Le paysage politique bruxellois fait face à d’importants défis alors que la nouvelle session parlementaire approche, prévue pour débuter lors de la troisième semaine de septembre. Les tensions sont déjà vives, notamment en raison des commentaires de Georges-Louis Bouchez, président du Mouvement Réformateur (MR), qui a ciblé Lotfi Mostefa, membre de la société régionale de logement bruxelloise, l’Anderlechtse Haard. Bouchez soutient que la récente réélection de Mostefa, malgré une enquête en cours par une commission parlementaire, est inacceptable. Il exige la démission de Mostefa, la reliant à une décision de financement critique de 133 millions d’euros pour la Société de Logement Régionale de Bruxelles (BGHM). La position de Bouchez vise à traiter les complexités financières entourant le logement social, une question clé pour le Parti Socialiste (PS).
Malgré les espoirs au sein du gouvernement bruxellois que la tempête entourant l’Anderlechtse Haard se calmerait après l’enquête parlementaire, les tensions n’ont pas diminué. Le PS a répondu non pas directement à la question du logement, mais plutôt à la violence persistante liée au trafic de drogue. Des responsables clés, dont le maire Philippe Close, le parlementaire Ridouane Chahid et le ministre Ahmed Laaouej, ont accusé le port d’Anvers de faciliter l’entrée d’armes et de drogues en Belgique, contribuant ainsi à l’augmentation de la violence à Bruxelles. Leurs déclarations suggèrent que le gouvernement fédéral n’a pas renforcé les contrôles au port en raison de préoccupations économiques.

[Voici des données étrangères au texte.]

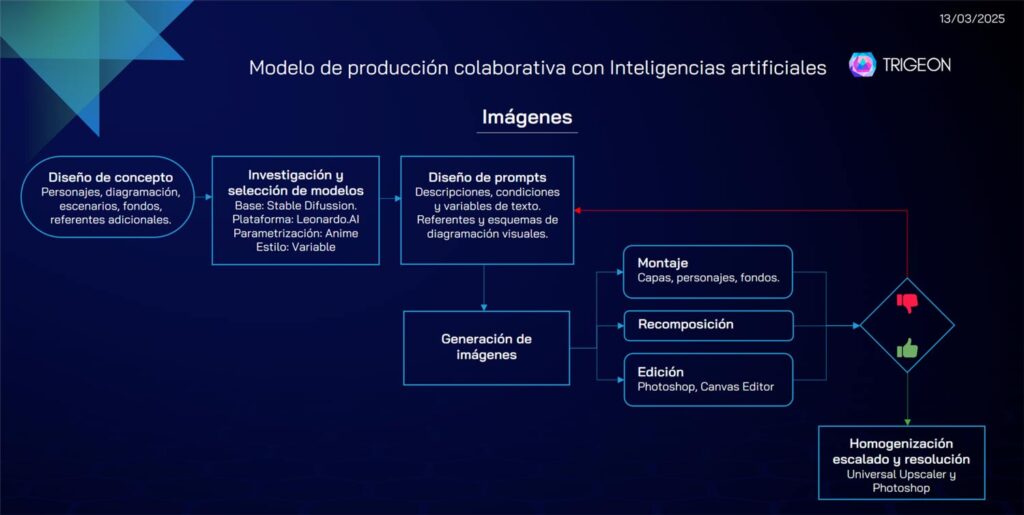 13/03/2025

Modelo de producción colaborativa con Inteligencias artificiales

TRIGEON

Imágenes

Diseño de concepto
Personajes, diagramación, escenarios, fondos, referentes adicionales.

Investigación y selección de modelos
Base: Stable Difussion.
Plataforma: Leonardo.AI
Parametrización: Anime
Estilo: Variable

Diseño de prompts
Descripciones, condiciones y variables de texto. Referentes y esquemas de diagramación visuales.

Generación de imágenes

Montaje
Capas, personajes, fondos.

Recomposición

Edición
Photoshop, Canvas Editor

Homogenización escalado y resolución
Universal Upscaler y Photoshop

Alors que le gouvernement fédéral lutte avec un défi budgétaire énorme — étant donné qu’il doit identifier 10 milliards d’euros par le biais de mesures d’austérité ou de taxes — les spéculations sur la stabilité du gouvernement s’intensifient. La Région de Bruxelles-Capitale est également sous surveillance, faisant face à un déficit budgétaire de 719 millions d’euros. Cela augmente la probabilité de coupes significatives dans les dépenses bruxelloises, aggravant des réductions antérieures qui ont déjà commencé à affecter le tissu social de la région.
Même à Bruxelles, des coupes substantielles doivent être effectuées dans les dépenses.
Alors que le gouvernement bruxellois se prépare pour une réunion budgétaire début octobre, la situation concernant les investissements régionaux, en particulier les fonds gelés pour la BGHM, reste incertaine. La pression du MR pour le départ de Mostefa complique les choses, surtout étant donné qu’il est soutenu par le PS, qui n’a montré aucune intention de céder. Si les fonds d’investissement restent bloqués, le risque d’insolvabilité pour la BGHM croît, impactant in fine les locataires de logements sociaux.
Avec un paysage politique complexe en cours de développement, il reste à voir comment le PS et le MR navigueront à travers ces défis dans les semaines à venir.